Despite the challenges she faces with balance, prioritizing and paperwork, Dula says that she cannot describe how much she has grown at Ligon and how much she loves the “rat race” of school.
“I enjoy coming to work;” she says. “I enjoy walking into classrooms, seeing teachers; I enjoy going out at night and recruiting and telling our story.”
A History Founded in Education
Growing up in Rocky Mount, North Carolina, Dula came from a family who believed strongly in education. Her mother and aunts were teachers, and she attributes her career to the passion for education that they exemplified every day. She credits her mom, an educator in North Carolina, for her passion for teaching.
“My mom was always doing things to make education relevant,” she said. “There were NEA (National Education Association) magazines on the table.”
Dula graduated from North Carolina Central University in 1989 with a degree in middle school education.

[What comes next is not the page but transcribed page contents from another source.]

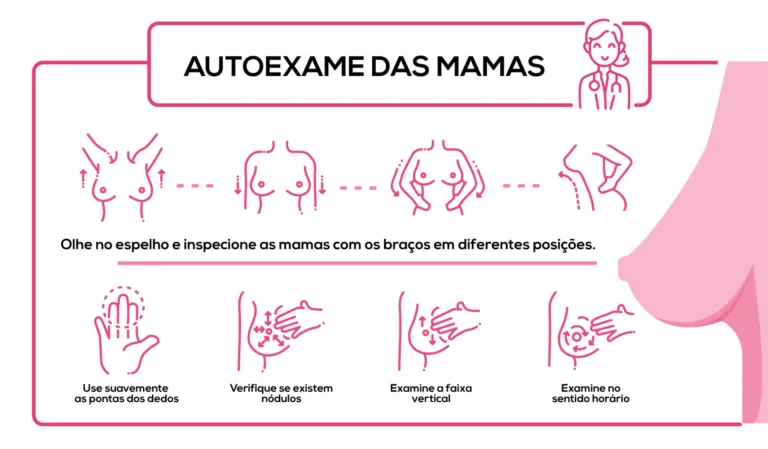 AUTOEXAME DAS MAMAS

Olhe no espelho e inspecione as mamas com os braços em diferentes posições.

Use suavemente as pontas dos dedos

Verifique se existem nódulos

Examine a faixa vertical

Examine no sentido horário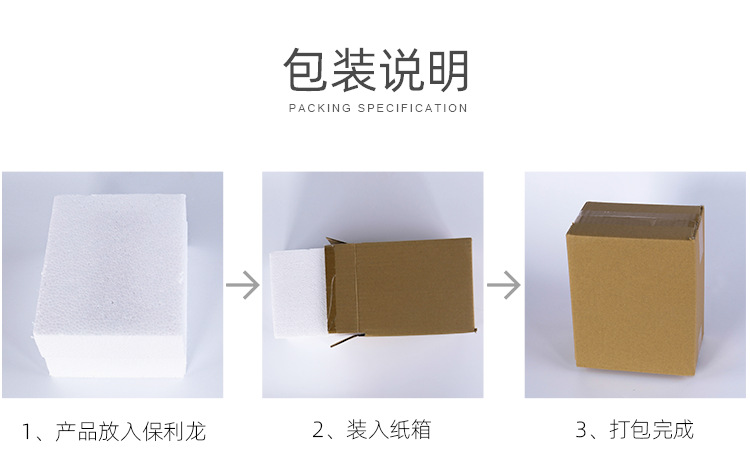 包装说明

PACKING SPECIFICATION

1、产品放入保利龙

2、装入纸箱

3、打包完成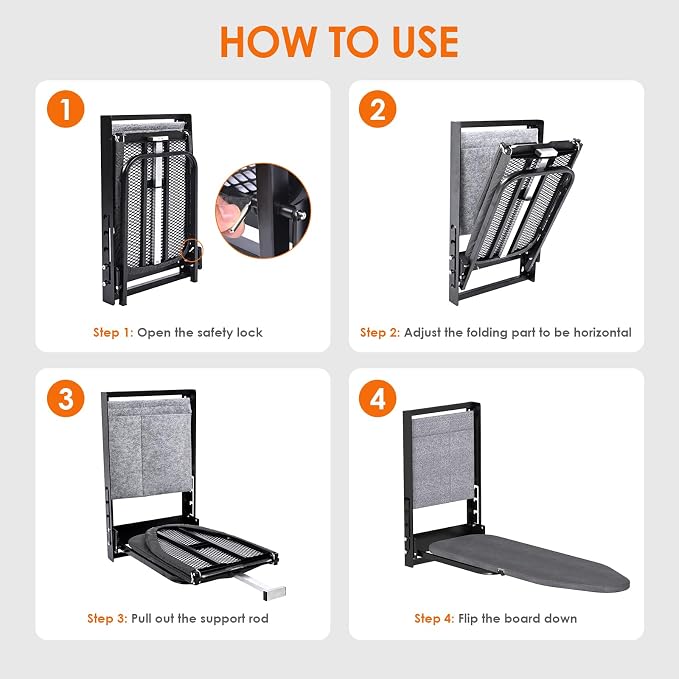 HOW TO USE

1

Step 1: Open the safety lock

2

Step 2: Adjust the folding part to be horizontal

3

Step 3: Pull out the support rod

4

Step 4: Flip the board down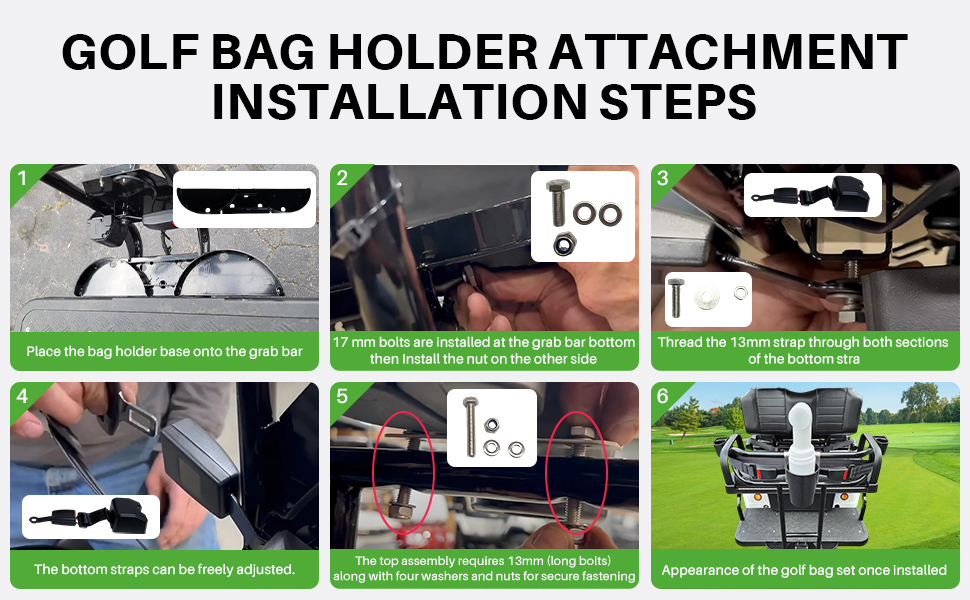 GOLF BAG HOLDER ATTACHMENT INSTALLATION STEPS

1

Place the bag holder base onto the grab bar

2

17 mm bolts are installed at the grab bar bottom then Install the nut on the other side

3

Thread the 13mm strap through both sections of the bottom stra

4

The bottom straps can be freely adjusted.

5

The top assembly requires 13mm (long bolts) along with four washers and nuts for secure fastening

6

Appearance of the golf bag set once installed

She has worked for 27 years in North Carolina school systems.
After returning to North Carolina Central University in 1994 to get a master’s degree in educational administration, she became an assistant principal at Oak Grove Elementary.
Oak Grove’s principal at the time, Mike Jordan, gave Dula a foundation that she has carried with her throughout her journey.
“Gretta,” she remembers him saying, “keep the best interests of kids at the forefront of everything you do.”
In 2001, Dula planned and organized Riverside Elementary, the first magnet school in Franklin County, with only a $10,000 budget.
Then, because she says her experience at Riverside was so rewarding, she did it again in 2004 at Creekside Elementary in Durham County — Durham’s first new school in nine years. Dula was named principal of the year in both counties for building the schools.
What’s next for Principal Dula? Not retirement, she says.
The 50-year-old says she has reached a point in her career at which people are starting to talk about retirement, but she just can not see that. While she knows she will eventually leave Ligon, she does not want to think about that any time soon.